Tout a changé avec le triplé de l’OM (de 2010 à 2012) et le triomphe de Saint-Etienne au printemps dernier (1-0 contre Rennes). Lorsque les Marseillais de Didier Deschamps ont remporté la compétition le 27 mars 2010 en battant le rival girondin (3-0), ils ont rapporté sur le Vieux-Port le premier titre du club depuis la Coupe d’Europe 1993. Toute la ville a fêté cette victoire avant de remettre ça quelques semaines plus tard pour le sacre national.

Fini les Strasbourg-Caen ?

L’impact du succès des Verts le 20 avril dernier est encore plus important. Cela faisait 31 ans qu’ils n’avaient pas disputé une finale et 32 ans qu’ils attendaient un titre. L’explosion de joie de tout le peuple vert à la fin de la rencontre était à la (dé)mesure de cette attente non comblée.

En fait, le couronnement successif des deux plus grands clubs français (au palmarès et en terme de supporters) a ravivé la flamme de la Coupe de la Ligue. Il lui a redonné des couleurs perdues lors de finales peu attirantes sur le papier –pour le grand public : un Strasbourg-Caen (2005) ou un Nancy-Nice (2006) font forcément moins rêver qu’un Marseille-Bordeaux ou un Marseille-Lyon, deux des quatre dernières affiches proposées.

Quatre matches pour un trophée

Certes, l’épreuve relancée en 1994-95 ne passionne vraiment qu’à partir des demi-finales, lorsque le Stade de France est en vue, mais le palmarès de la Coupe de la Ligue vient rappeler que les cadors ne la dédaignent pas.

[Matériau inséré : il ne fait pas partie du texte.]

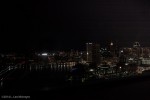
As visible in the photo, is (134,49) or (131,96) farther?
(134,49)

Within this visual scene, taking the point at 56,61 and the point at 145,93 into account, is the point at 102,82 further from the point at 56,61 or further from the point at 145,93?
the point at 56,61

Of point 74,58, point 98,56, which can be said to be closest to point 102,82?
point 74,58

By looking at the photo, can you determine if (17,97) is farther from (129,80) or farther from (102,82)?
(129,80)

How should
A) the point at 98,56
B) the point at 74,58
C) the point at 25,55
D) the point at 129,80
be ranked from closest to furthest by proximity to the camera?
the point at 129,80 < the point at 25,55 < the point at 74,58 < the point at 98,56

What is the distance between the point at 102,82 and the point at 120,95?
768mm

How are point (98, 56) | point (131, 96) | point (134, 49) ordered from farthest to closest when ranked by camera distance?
point (98, 56) → point (134, 49) → point (131, 96)

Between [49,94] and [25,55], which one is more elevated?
[25,55]

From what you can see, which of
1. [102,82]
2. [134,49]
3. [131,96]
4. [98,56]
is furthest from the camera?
[98,56]

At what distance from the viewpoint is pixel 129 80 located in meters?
4.21

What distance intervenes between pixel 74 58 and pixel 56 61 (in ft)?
6.72

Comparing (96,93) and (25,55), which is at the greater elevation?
(25,55)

Ils la respectent à défaut de l’aimer comme sa grande sœur, la Coupe de France, qui fait la part belle aux clubs amateurs (et qui assure à ce titre davantage de surprises).

Surtout, elle rapporte pas mal d’argent grâce notamment aux droits télés, ce qui intéresse souvent les présidents désireux de renflouer les caisses plus que de participer à la Ligue Europa suivante, guère prisée. Enfin, elle s’offre rapidement : seulement cinq matches pour la gagner, quatre pour les équipes engagées au niveau européen ! Il faut deux tours de plus en Coupe de France.

Le débat sur son maintien ou non dans les prochaines années semble donc avoir été mis de côté, même pour une Ligue 1 à 20 clubs. La majorité des présidents du football professionnel français préfère le statu quo à un retour à 18 clubs dans l’élite. Mais ces patrons sont aujourd’hui plus enclins à s’accommoder d’un championnat à 20 ET d’une Coupe de la Ligue. Le dilemme n’existe plus.